C’est ce mardi 29 août 2025 que s’est ouvert, dans la capitale congolaise, un colloque international d’envergure consacré à la reconnaissance des génocides commis sur le territoire de la République Démocratique du Congo (RDC).
Placée sous l’égide de la ministre de l’Enseignement supérieur et universitaire, Safi Shembo, cette rencontre scientifique et mémorielle s’inscrit dans une dynamique de justice, de mémoire collective et de réparation.
Organisé conjointement par la Commission interministérielle d’accompagnement des victimes des atrocités récurrentes (CIA-VAR) et le Fonds national des réparations des victimes liées aux conflits (Fonarev), ce colloque réunit, jusqu’au 31 août, un panel d’experts nationaux et internationaux, de chercheurs, de juristes, de représentants d’universités et de survivants des conflits.
« Ce colloque vise à interroger notre histoire douloureuse, à documenter les faits, et à faire avancer la question de la reconnaissance juridique et politique des génocides perpétrés en RDC », a déclaré la ministre Safi Shembo lors de l’ouverture officielle des travaux.

-- -- --

§ **CONSIGNE 1**:
Pouvez-vous recopier mot pour mot le texte sur le colloque, en commençant à « Organisé conjointement par » et en terminant à « officielle des travaux. » ?
§ **CONSIGNE 2**:
Reprenez la rédaction du texte sur le colloque consacré aux génocides en RDC à la suite de sa dernière phrase.
Les lignes n'ont aucun rapport avec le texte sur le colloque.

-- -- --

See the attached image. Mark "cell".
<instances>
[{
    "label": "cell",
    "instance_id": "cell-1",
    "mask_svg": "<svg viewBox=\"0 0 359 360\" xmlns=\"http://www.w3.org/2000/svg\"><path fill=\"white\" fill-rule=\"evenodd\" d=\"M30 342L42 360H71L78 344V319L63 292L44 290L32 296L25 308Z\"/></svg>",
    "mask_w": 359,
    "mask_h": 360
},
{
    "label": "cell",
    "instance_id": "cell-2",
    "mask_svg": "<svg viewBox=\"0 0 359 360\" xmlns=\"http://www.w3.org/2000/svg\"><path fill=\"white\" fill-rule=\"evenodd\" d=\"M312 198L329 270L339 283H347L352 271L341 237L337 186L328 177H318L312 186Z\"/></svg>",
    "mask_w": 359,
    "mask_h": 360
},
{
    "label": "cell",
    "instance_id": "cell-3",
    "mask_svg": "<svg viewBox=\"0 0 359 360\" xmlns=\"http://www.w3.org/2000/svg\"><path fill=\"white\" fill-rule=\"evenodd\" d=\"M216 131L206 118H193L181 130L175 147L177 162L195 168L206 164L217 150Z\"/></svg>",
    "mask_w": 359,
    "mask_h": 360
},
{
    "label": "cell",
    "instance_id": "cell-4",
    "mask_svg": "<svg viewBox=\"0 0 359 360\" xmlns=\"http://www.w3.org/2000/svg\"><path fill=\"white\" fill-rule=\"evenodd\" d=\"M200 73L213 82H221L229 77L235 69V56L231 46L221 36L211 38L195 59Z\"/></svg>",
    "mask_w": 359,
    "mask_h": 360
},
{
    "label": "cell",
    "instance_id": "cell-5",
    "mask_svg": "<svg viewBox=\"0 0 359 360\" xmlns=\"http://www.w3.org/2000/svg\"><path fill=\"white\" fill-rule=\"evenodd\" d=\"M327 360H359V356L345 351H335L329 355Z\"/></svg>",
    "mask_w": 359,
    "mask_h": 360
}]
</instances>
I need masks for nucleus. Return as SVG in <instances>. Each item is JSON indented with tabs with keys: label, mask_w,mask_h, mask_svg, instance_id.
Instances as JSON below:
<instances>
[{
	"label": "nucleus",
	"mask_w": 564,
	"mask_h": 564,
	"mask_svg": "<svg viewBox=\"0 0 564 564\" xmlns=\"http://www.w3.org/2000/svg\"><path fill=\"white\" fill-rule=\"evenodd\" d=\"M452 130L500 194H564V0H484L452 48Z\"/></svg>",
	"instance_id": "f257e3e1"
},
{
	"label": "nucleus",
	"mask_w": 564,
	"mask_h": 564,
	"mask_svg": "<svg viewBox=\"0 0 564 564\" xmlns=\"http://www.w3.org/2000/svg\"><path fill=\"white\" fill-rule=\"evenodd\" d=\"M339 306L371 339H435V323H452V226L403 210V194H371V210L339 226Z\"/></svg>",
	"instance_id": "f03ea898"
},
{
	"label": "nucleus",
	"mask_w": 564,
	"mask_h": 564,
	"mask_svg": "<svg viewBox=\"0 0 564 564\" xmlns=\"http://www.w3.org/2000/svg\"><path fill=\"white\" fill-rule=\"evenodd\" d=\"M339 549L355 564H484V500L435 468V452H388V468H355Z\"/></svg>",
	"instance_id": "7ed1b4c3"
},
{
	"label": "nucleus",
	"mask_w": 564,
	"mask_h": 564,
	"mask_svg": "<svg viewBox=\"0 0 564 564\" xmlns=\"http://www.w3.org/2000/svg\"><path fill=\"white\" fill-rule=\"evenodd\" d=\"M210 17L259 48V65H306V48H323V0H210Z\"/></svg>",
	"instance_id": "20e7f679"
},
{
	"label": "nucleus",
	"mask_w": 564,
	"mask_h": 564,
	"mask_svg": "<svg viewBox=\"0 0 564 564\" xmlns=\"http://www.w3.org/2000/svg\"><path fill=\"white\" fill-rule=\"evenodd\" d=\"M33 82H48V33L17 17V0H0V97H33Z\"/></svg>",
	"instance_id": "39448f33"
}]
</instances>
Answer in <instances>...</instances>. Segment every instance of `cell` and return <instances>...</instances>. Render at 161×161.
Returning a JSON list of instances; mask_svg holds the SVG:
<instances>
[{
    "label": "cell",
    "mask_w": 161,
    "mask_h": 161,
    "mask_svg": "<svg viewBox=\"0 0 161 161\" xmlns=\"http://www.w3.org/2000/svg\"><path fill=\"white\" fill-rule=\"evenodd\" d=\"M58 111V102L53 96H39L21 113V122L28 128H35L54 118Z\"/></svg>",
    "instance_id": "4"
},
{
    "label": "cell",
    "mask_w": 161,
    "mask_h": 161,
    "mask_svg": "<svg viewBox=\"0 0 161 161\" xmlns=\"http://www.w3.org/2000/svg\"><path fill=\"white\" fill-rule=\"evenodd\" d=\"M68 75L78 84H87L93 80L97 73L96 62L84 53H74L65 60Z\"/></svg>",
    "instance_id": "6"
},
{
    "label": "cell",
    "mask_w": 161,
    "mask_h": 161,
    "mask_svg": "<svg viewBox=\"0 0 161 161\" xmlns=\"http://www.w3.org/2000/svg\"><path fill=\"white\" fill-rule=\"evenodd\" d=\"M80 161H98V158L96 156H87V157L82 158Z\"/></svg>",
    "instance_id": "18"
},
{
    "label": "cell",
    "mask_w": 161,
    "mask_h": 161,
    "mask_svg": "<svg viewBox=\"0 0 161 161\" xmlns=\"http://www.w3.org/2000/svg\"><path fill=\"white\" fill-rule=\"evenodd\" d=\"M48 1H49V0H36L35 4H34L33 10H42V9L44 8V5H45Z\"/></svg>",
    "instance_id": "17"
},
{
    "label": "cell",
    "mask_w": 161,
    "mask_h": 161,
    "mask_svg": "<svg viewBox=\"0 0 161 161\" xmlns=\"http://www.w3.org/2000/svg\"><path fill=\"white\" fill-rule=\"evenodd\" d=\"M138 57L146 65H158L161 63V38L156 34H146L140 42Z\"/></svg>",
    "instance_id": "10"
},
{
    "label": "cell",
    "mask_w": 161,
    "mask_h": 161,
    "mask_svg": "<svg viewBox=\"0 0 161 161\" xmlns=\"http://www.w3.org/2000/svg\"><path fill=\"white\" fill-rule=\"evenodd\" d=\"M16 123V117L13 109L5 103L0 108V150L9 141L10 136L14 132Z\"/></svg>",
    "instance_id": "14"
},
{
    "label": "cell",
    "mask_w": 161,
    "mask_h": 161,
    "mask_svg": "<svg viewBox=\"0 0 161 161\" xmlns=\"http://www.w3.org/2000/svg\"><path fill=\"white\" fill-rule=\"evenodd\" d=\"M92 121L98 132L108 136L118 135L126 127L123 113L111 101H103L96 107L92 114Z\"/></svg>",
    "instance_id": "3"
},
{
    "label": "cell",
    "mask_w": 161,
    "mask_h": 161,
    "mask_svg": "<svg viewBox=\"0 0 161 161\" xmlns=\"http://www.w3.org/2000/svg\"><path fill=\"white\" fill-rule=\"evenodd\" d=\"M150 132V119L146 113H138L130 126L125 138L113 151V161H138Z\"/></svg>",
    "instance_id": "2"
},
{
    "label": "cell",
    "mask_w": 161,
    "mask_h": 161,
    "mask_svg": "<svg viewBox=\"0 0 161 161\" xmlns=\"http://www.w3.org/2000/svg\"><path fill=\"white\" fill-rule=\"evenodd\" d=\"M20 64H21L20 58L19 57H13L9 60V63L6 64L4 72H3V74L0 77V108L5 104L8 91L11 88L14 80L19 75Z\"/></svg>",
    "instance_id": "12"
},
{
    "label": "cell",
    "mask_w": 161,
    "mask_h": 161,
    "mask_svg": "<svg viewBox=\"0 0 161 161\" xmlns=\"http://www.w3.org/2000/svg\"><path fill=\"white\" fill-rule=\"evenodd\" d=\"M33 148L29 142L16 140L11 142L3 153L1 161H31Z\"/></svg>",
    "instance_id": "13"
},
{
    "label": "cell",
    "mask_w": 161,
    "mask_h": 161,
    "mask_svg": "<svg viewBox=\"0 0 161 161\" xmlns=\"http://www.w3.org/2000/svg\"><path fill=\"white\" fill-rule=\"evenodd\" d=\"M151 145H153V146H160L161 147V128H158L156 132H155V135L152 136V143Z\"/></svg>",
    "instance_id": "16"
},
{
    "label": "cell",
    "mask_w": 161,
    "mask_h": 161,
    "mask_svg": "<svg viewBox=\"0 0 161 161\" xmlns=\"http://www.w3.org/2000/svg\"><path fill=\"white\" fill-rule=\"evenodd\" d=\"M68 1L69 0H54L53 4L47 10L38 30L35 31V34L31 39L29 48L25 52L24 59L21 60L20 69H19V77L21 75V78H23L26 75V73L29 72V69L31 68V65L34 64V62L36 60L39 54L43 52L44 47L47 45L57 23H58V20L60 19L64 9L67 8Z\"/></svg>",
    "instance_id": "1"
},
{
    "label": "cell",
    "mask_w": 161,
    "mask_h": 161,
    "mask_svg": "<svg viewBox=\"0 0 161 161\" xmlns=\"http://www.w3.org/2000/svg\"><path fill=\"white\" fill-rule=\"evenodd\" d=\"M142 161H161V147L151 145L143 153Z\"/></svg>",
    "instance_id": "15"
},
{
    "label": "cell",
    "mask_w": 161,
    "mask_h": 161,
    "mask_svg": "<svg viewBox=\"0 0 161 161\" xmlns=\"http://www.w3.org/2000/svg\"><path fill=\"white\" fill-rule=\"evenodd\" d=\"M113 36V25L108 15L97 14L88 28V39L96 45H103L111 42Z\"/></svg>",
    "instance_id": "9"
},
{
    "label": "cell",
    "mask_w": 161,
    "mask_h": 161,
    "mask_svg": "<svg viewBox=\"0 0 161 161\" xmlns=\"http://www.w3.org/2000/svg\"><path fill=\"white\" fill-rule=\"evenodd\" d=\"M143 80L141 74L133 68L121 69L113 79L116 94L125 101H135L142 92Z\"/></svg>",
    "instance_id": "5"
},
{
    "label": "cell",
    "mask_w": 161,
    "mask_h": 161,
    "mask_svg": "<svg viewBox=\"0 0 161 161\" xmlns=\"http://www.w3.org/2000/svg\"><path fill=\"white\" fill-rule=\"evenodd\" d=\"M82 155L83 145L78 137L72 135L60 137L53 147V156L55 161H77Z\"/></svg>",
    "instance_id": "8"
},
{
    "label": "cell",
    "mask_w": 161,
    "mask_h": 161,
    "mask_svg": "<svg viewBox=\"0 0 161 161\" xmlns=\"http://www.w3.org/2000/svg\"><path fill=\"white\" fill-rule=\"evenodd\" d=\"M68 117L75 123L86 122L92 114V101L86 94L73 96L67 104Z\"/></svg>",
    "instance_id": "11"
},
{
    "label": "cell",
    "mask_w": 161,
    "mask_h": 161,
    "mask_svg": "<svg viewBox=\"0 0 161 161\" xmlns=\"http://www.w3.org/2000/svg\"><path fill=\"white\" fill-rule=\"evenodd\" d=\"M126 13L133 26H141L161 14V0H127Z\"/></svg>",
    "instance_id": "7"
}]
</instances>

-- -- --

§ **RÉPONSE RÉDIGÉE 1**:
Organisé conjointement par la Commission interministérielle d’accompagnement des victimes des atrocités récurrentes (CIA-VAR) et le Fonds national des réparations des victimes liées aux conflits (Fonarev), ce colloque réunit, jusqu’au 31 août, un panel d’experts nationaux et internationaux, de chercheurs, de juristes, de représentants d’universités et de survivants des conflits.
« Ce colloque vise à interroger notre histoire douloureuse, à documenter les faits, et à faire avancer la question de la reconnaissance juridique et politique des génocides perpétrés en RDC », a déclaré la ministre Safi Shembo lors de l’ouverture officielle des travaux.

§ **RÉPONSE RÉDIGÉE 2**:
Au programme : conférences, panels thématiques, témoignages, ateliers de réflexion et débats autour de la reconnaissance des massacres et violences de masse ayant marqué le pays depuis plusieurs décennies.
Cette initiative s’inscrit dans le cadre des efforts du gouvernement pour faire progresser la justice transitionnelle et répondre aux exigences de réparation des victimes, conformément aux recommandations de plusieurs rapports, dont celui du Projet Mapping de l’ONU.
La ministre a également souligné l’importance de mobiliser les institutions universitaires pour produire un savoir scientifique rigoureux sur ces crimes souvent passés sous silence dans les instances internationales.